(Stored data entries)
======

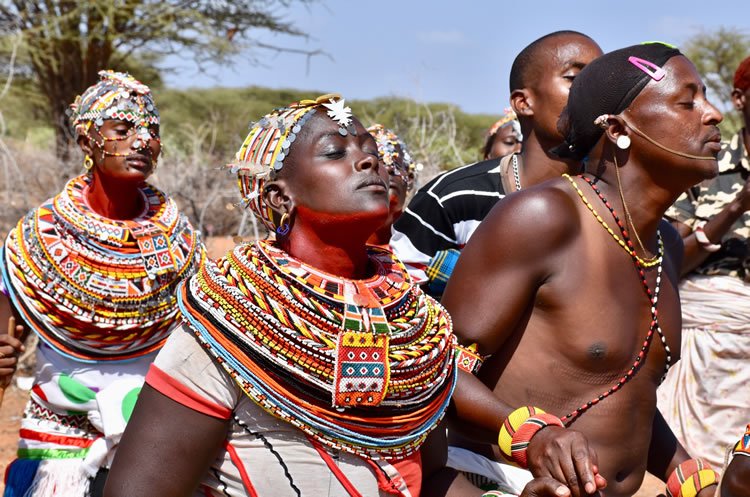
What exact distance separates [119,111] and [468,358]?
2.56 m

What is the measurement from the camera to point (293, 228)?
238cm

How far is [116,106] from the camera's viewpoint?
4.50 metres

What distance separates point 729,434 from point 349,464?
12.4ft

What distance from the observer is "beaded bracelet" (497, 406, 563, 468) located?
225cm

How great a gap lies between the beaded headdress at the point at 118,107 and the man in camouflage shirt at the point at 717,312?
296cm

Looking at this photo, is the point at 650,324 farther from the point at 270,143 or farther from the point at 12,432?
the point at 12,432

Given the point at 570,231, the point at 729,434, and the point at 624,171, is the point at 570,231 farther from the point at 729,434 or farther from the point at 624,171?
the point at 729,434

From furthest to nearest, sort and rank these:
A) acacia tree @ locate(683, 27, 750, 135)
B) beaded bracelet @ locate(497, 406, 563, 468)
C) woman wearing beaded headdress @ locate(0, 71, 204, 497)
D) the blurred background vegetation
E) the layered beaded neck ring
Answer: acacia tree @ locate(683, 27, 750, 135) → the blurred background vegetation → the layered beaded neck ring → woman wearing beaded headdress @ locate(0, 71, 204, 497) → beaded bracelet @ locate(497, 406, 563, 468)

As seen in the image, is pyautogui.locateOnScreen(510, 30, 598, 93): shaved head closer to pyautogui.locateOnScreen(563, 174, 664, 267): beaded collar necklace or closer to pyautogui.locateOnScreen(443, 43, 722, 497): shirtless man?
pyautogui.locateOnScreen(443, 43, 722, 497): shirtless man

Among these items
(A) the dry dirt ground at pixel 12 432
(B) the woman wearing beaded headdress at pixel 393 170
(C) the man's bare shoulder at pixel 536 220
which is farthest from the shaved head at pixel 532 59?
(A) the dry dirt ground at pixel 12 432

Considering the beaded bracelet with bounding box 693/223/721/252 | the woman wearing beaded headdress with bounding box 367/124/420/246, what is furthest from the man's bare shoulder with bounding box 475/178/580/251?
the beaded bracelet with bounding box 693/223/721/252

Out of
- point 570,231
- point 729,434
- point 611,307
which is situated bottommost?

======

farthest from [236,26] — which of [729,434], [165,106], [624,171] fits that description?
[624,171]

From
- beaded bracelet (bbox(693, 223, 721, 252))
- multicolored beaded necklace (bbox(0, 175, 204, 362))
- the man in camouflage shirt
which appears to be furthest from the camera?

======

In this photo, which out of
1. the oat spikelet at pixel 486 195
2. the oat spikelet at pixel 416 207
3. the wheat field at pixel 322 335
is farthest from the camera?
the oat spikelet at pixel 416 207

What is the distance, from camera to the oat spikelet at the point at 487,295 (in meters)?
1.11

======

_REQUIRED WORK_:
Output the lines of the material unchanged, starting at the line that contains "farthest from [236,26]" and ending after the line that contains "which appears to be furthest from the camera?".

_EXERCISE OUTPUT_:
farthest from [236,26] — which of [729,434], [165,106], [624,171] fits that description?
[624,171]

From
- beaded bracelet (bbox(693, 223, 721, 252))
- multicolored beaded necklace (bbox(0, 175, 204, 362))
- the man in camouflage shirt
which appears to be furthest from the camera?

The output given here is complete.